**Document segment**
════════════════════
Well children are both less intelligent than adults, and non-autonomous, in that they have no choice over whether they go to school etc., so I think my comparison still stands.

I also don't think that someone or some group having below-average intelligence means they are sub-human.

Also, does AA think that women have less general intelligence, or that they are less good specifically at STEM subjects? Because a lot of scientists do think that there are cognitive differences, but balanced, in that women have higher verbal & empathising intelligence.

Comment author: NancyLebovitz 08 October 2015 03:42:27PM 0 points [-]

I don't remember aa saying anything one way or the other about women's intelligence vs. men's.

Comment author: MrMind 13 October 2015 07:42:49AM 0 points [-]

Not here, in another forum. Quoting verbatim (regarding the ability to think abstractly):

"Women generally either lack, or fail to develop, that ability, so they don't think about right and wrong in the way men do."
════════════════════
**Entries supplied**
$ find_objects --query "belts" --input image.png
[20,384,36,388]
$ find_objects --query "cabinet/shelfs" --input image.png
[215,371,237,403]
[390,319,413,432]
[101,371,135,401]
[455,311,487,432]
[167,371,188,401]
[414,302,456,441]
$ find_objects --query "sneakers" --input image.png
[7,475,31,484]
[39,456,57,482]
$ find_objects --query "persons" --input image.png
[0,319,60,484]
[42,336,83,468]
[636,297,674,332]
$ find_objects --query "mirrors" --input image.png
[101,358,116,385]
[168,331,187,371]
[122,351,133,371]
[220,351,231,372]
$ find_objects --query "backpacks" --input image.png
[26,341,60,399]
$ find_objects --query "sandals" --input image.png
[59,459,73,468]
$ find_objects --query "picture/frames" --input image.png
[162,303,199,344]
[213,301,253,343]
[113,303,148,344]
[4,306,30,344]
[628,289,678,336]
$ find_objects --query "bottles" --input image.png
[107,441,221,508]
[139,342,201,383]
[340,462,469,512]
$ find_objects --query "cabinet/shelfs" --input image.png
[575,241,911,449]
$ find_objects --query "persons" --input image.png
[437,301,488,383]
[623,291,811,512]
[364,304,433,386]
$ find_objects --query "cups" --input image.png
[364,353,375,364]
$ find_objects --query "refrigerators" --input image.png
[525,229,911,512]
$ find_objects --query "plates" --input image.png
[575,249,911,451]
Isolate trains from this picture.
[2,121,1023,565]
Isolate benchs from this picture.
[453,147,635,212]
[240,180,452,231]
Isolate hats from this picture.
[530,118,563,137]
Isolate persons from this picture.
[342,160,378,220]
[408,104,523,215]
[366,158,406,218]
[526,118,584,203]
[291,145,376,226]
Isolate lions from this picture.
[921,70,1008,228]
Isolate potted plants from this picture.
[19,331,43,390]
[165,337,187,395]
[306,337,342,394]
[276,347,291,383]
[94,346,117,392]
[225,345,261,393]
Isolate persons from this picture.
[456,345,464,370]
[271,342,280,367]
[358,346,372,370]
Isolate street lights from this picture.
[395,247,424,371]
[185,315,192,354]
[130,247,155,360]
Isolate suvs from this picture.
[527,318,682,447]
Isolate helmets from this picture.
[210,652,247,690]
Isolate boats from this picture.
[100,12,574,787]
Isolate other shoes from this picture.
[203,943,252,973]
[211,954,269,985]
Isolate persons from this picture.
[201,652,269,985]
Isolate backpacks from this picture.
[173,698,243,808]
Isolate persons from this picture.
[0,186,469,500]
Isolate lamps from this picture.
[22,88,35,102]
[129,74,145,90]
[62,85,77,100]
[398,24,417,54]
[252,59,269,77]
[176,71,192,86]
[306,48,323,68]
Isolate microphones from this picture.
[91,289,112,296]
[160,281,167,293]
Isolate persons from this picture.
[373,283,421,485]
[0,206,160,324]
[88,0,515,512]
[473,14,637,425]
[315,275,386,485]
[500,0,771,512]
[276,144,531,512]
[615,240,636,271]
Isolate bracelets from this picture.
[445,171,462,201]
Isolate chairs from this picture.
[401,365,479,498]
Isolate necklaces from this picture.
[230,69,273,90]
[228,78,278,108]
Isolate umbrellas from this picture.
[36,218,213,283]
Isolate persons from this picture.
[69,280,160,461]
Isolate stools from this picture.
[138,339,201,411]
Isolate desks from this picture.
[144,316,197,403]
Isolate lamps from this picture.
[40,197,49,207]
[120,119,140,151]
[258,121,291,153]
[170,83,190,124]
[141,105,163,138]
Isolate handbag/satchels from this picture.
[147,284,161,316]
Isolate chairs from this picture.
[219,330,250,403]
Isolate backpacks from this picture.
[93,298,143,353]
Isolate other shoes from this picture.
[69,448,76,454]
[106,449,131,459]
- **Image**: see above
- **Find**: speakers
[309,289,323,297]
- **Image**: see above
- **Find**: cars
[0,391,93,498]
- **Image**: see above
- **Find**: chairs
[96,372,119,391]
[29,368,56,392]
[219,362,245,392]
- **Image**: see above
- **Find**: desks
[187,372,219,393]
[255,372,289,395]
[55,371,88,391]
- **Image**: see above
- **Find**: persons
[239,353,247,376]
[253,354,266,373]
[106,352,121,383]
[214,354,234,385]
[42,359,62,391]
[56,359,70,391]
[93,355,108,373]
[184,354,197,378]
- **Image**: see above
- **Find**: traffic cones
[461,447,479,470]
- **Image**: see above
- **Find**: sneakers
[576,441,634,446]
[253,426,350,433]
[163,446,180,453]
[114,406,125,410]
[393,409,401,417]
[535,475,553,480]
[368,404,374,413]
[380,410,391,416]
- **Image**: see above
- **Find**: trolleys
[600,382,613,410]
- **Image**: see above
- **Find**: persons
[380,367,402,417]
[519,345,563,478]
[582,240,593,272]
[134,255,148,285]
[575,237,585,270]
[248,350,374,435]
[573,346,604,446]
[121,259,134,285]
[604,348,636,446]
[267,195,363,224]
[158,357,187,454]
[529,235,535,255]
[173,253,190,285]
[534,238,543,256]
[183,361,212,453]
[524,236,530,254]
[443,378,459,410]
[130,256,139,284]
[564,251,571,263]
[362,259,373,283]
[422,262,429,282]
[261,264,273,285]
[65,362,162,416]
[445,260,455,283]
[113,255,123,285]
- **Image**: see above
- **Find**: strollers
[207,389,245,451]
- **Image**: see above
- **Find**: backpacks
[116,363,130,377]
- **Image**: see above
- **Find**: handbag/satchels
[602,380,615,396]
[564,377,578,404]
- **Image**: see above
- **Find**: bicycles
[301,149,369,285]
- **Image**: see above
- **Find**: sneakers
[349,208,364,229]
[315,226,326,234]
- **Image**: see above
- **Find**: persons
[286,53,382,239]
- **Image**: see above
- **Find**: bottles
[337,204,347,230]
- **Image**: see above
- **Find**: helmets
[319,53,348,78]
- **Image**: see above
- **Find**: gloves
════════════════════
**Problem to solve**
Transcribe the comment thread's stretch from "Well children are" through "verbal & empathising intelligence." word for word.

**Response to the task**
Well children are both less intelligent than adults, and non-autonomous, in that they have no choice over whether they go to school etc., so I think my comparison still stands.

I also don't think that someone or some group having below-average intelligence means they are sub-human.

Also, does AA think that women have less general intelligence, or that they are less good specifically at STEM subjects? Because a lot of scientists do think that there are cognitive differences, but balanced, in that women have higher verbal & empathising intelligence.